> What the task asks
Copy everything from the line containing "Starting with farthest" down to the end of the entries, word for word.

==============================

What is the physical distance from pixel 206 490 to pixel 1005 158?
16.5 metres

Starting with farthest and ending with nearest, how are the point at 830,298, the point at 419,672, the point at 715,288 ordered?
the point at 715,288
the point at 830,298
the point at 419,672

==============================

> Complete output
Starting with farthest and ending with nearest, how are the point at 830,298, the point at 419,672, the point at 715,288 ordered?
the point at 715,288
the point at 830,298
the point at 419,672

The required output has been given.